Ain’t it strange
Found in Movement
Research Performance Journal # 51’s terrific portfolio on Tricia Brown:
from Yvonne Rainer’s “A Fond Memoir with Sundry Reflections
on a Friend and Her Art” (2002):
“The Russian formalist Viktor
Shklovsky’s notion of ‘making strange’ is not easily brought to bear on dance .
. .
“Another provocative Trishaism . .
. indicative of a highly selective and critical consciousness that treads a
narrow path between the familiar and the ambiguous, the recognizable and the
hard-to-recognize . . .
“Specific emotions, implied in the
gestures, were fleeting, evanescent, never underlined or made much of.
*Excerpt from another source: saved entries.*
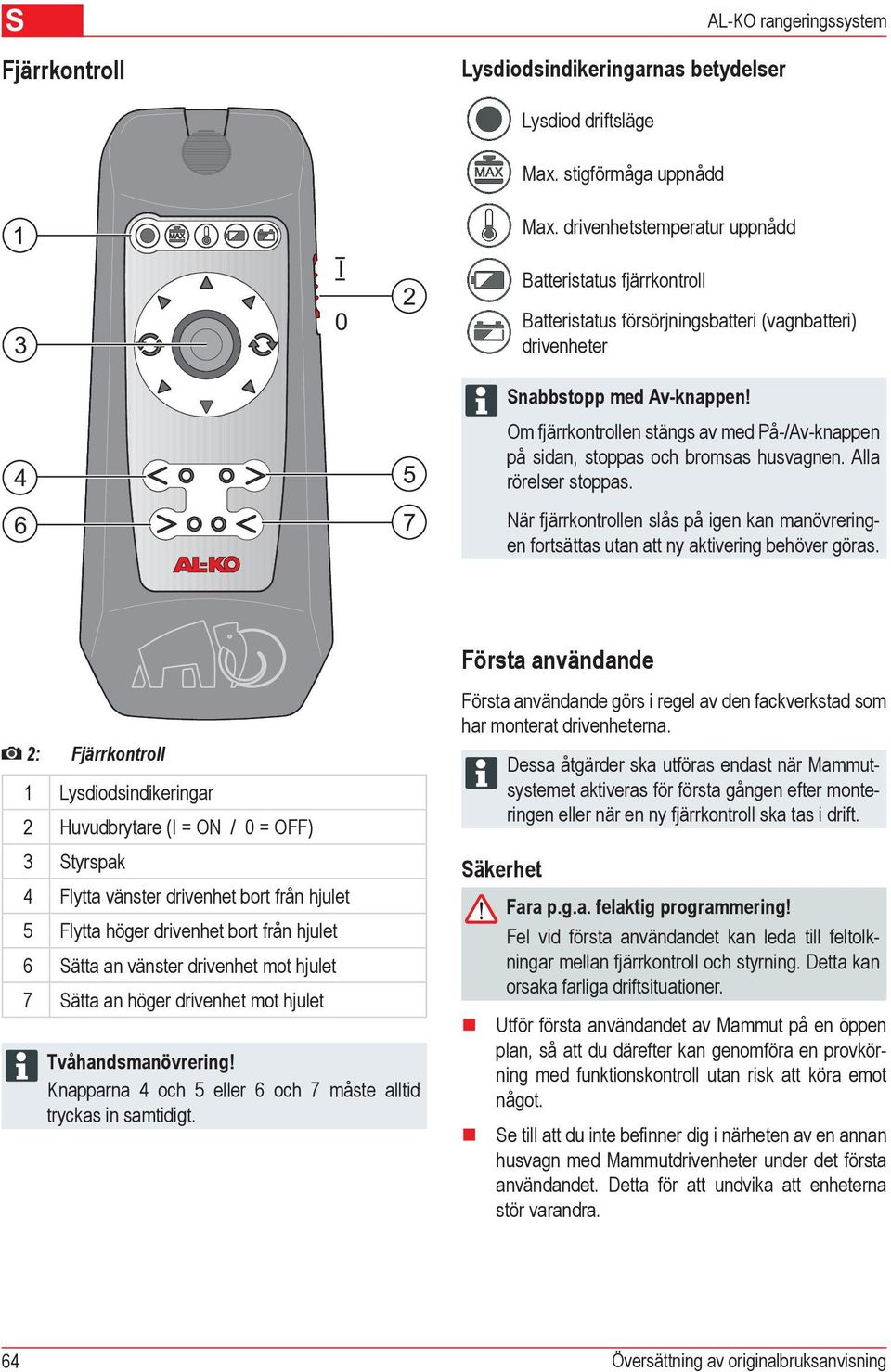 S

AL-KO rangeringssystem

Fjärrkontroll

1
3
4
6
I
0
2
5
7
MAX
AL-KO

2: Fjärrkontroll

| 1 | Lysdiodsindikeringar |
|---|---|
| 2 | Huvudbrytare (I = ON / 0 = OFF) |
| 3 | Styrspak |
| 4 | Flytta vänster drivenhet bort från hjulet |
| 5 | Flytta höger drivenhet bort från hjulet |
| 6 | Sätta an vänster drivenhet mot hjulet |
| 7 | Sätta an höger drivenhet mot hjulet |

Tvåhandsmanövrering!
Knapparna 4 och 5 eller 6 och 7 måste alltid tryckas in samtidigt.

Lysdiodsindikeringarnas betydelser

Lysdiod driftsläge

MAX Max. stigförmåga uppnådd

Max. drivenhetstemperatur uppnådd

Batteristatus fjärrkontroll

Batteristatus försörjningsbatteri (vagnbatteri) drivenheter

Snabbstopp med Av-knappen!
Om fjärrkontrollen stängs av med På-/Av-knappen på sidan, stoppas och bromsas husvagnen. Alla rörelser stoppas.

När fjärrkontrollen slås på igen kan manövreringen fortsättas utan att ny aktivering behöver göras.

Första användande

Första användande görs i regel av den fackverkstad som har monterat drivenheterna.

Dessa åtgärder ska utföras endast när Mammutsystemet aktiveras för första gången efter monteringen eller när en ny fjärrkontroll ska tas i drift.

Säkerhet

Fara p.g.a. felaktig programmering!
Fel vid första användandet kan leda till feltolkningar mellan fjärrkontroll och styrning. Detta kan orsaka farliga driftsituationer.

Utför första användandet av Mammut på en öppen plan, så att du därefter kan genomföra en provkörning med funktionskontroll utan risk att köra emot något.

Se till att du inte befinner dig i närheten av en annan husvagn med Mammutdrivenheter under det första användandet. Detta för att undvika att enheterna stör varandra.

64

Översättning av originalbruksanvisning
You had to be quick in your attention to
catch them on the wing, which was their strength and beauty, their
innovativeness.”
Jodi Melnick, collaborator and assistant:
“She would start rehearsal by
asking, “How do you want to move today?” . . . She would laugh and say, “OK,
let’s just do something that feels good on both of us.” It was like catching
water running down a wall – fast, lucid, off in more directions than the eyes
could see . . . shimmery.”
Susan Rosenberg:
“If you’re dancing without counting
you don’t have that infrastructure bringing everyone together. Trisha’s work
allows the dancers a certain agency in making the work and in negotiating its
performance and reconstruction. . . . She never wanted to be pigeon-holed. She
said it was like a pink, wet blanket being thrown on top of her.”
Denise Luccioni:
“At MOMA, Tricia and Burt [Barr]
are given a private tour. She follows
the curator, not listening, not looking at the work; she is replicating the
curator’s steps and gestures, exploring his movement in her own body, putting
her feet where his were a second beforehand.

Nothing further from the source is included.